EXERCISE OBJECTIVE: Across all entries below, how many lines include "Tanzania"? Answer with the number alone.

Stored data entries:
* * *

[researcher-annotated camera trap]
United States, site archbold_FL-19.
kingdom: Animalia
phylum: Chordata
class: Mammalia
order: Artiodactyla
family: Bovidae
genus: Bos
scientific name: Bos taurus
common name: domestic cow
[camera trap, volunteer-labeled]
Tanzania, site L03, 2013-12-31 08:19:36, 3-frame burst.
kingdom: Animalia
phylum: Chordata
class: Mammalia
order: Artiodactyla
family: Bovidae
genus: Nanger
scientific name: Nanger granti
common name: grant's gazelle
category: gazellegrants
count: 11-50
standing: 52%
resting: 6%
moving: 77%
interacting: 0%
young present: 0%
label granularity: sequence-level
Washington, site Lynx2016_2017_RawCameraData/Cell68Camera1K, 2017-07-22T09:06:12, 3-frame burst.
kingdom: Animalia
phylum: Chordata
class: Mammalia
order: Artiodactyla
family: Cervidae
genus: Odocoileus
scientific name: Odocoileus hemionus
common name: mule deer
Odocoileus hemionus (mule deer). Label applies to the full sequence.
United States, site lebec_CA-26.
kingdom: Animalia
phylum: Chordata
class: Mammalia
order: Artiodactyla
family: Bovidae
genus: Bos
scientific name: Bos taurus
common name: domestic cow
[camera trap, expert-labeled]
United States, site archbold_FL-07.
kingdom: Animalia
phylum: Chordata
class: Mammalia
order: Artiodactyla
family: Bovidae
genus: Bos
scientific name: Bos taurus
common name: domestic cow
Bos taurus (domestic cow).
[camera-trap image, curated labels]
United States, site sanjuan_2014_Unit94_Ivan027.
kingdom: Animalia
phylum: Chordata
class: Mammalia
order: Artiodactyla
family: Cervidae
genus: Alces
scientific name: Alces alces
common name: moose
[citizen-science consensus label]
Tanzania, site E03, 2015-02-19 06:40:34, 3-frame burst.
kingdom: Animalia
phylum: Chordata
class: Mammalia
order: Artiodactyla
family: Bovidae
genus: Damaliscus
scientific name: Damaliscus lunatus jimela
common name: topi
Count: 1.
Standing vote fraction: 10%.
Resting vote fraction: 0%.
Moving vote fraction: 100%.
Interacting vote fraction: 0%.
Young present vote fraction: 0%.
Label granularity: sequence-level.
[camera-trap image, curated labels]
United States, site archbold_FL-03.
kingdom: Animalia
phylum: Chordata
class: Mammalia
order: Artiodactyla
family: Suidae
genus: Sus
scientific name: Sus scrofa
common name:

* * *

ANSWER BELOW: 2